Keep her away from him if he's a heroin user. Never mind the risks of negligence, there's plenty of cases of kids getting poisoned off their parents drugs. You don't need to feel guilty about doing what is right for your child.

FeetLikeFlippers · 13/08/2025 14:51

I’m normally all for a child having contact with both parents but there are exceptions and I think this is one. It’s not just the drugs and prison, it’s the lying and manipulation. The grandparents asking your DD to lie to you is probably the most concerning thing. They are messing with her head and that kind of psychological damage at a young age can have a lasting effect. I don’t think anybody could blame you for cutting contact in order to protect your daughter from psychological and emotional trauma, and that’s before you even get into the physical safe-guarding issues what with her dad’s dodgy contacts. Good luck OP.

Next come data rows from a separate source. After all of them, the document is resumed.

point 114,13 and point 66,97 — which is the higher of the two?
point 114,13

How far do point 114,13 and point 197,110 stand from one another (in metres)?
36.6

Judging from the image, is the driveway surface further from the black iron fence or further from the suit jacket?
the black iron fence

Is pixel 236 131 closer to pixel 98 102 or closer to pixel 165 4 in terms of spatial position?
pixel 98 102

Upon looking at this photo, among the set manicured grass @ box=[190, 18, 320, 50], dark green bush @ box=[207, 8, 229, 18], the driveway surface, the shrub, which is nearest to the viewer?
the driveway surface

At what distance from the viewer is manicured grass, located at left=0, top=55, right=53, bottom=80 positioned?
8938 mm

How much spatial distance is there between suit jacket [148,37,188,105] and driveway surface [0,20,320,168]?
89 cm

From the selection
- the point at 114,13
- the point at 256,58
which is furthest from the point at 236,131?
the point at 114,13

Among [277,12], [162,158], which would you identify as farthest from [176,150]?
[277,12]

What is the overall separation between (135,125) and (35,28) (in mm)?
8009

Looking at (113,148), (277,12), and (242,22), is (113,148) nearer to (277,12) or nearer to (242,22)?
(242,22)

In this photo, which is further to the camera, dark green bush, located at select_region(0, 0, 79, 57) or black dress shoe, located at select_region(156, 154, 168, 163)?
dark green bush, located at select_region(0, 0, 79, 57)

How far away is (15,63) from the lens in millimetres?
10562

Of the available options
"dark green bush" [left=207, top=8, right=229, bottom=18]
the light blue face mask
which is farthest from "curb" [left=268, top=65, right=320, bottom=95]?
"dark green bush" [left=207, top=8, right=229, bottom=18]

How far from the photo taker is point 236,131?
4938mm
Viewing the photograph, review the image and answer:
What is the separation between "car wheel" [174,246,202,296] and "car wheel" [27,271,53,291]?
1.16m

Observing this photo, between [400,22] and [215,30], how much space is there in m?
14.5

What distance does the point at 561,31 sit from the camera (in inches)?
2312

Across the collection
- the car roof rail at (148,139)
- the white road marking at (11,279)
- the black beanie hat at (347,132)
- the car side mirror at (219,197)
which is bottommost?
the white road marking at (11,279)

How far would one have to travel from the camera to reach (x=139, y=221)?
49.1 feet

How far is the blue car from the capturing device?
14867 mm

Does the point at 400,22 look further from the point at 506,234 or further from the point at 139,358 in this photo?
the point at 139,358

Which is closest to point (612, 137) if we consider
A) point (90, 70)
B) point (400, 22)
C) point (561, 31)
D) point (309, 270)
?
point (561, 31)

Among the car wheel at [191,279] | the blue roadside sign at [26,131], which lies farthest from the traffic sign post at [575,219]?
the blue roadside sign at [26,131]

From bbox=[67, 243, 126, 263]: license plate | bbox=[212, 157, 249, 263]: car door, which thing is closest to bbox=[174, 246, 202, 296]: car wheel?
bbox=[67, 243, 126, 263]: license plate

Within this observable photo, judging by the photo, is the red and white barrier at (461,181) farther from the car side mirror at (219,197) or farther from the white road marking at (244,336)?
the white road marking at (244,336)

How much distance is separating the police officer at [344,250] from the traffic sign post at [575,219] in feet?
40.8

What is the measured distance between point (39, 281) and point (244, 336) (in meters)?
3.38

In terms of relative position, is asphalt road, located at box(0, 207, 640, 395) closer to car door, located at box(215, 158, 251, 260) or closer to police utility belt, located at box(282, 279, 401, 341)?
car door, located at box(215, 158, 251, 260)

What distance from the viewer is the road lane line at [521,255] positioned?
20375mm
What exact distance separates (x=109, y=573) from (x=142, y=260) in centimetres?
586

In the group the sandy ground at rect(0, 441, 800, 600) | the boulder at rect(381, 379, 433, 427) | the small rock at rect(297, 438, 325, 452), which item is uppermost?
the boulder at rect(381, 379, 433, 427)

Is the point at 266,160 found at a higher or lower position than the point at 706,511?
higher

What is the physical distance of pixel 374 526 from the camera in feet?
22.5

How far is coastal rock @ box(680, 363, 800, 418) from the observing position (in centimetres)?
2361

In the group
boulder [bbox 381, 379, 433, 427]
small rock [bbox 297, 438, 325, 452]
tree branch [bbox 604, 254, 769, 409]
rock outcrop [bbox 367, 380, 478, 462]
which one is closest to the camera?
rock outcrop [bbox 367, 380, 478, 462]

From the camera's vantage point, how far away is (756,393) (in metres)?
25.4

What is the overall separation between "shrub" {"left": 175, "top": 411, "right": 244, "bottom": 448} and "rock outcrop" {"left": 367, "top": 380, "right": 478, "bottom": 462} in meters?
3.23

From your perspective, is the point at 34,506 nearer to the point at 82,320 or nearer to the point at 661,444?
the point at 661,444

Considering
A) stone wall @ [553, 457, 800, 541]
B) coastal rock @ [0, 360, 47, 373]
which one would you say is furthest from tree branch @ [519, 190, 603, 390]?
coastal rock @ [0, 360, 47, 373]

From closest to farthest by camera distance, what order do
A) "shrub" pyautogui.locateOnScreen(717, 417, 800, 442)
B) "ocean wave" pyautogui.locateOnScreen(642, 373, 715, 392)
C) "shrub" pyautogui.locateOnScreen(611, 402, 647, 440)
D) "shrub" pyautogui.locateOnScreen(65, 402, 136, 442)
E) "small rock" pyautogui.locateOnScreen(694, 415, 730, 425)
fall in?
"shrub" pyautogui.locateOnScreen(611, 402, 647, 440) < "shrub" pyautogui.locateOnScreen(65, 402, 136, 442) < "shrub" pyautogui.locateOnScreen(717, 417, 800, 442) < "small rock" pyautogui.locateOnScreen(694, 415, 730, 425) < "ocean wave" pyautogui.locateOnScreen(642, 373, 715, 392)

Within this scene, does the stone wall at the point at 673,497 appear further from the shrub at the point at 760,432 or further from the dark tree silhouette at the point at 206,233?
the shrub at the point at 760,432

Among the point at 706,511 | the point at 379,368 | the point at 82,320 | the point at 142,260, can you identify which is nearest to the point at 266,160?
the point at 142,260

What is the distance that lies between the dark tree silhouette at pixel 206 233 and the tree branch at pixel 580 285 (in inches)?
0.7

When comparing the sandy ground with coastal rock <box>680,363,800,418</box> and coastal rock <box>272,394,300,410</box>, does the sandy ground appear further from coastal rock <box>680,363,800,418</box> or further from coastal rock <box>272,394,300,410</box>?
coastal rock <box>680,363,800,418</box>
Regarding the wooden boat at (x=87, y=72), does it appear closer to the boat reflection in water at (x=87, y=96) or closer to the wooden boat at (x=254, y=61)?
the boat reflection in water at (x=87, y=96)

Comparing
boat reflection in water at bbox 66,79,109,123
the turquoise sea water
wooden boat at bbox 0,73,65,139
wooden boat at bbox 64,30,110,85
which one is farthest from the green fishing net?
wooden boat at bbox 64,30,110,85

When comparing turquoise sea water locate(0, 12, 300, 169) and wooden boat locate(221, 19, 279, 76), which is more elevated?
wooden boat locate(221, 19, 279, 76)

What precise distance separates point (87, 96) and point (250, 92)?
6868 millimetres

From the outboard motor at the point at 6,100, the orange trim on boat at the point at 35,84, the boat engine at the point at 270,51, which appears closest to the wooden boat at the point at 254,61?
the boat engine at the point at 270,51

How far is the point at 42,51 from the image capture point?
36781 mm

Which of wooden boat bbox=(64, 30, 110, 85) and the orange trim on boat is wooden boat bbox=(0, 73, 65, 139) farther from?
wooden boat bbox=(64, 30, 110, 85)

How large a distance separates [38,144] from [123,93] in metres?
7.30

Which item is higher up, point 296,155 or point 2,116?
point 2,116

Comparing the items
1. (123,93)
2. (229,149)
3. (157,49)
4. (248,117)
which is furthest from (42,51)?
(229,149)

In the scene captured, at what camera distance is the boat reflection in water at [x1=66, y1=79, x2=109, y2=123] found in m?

BooneyBeautiful · 13/08/2025 15:39

SunnyPrague · 11/08/2025 10:10

Oh dear.

I wouldn’t want my child anywhere near drugs, drug-takers or drug-dealers.

Your child, understandably, loves and misses her dad. But this is a safety and protection issue.

Can he perhaps have regular supervised access at a ‘contact centre’?

Could you ask social services for help/ advice/ support in managing this?

I agree. A contact centre is definitely the way forward if the child still wants to see her dad. That way her needs/wants are being met.

grumpygrape · 13/08/2025 21:49

BooneyBeautiful · 13/08/2025 15:39

I agree. A contact centre is definitely the way forward if the child still wants to see her dad. That way her needs/wants are being met.

I'd prefer to see indirect contact - cards and letters until father has shown commitment and is drug free.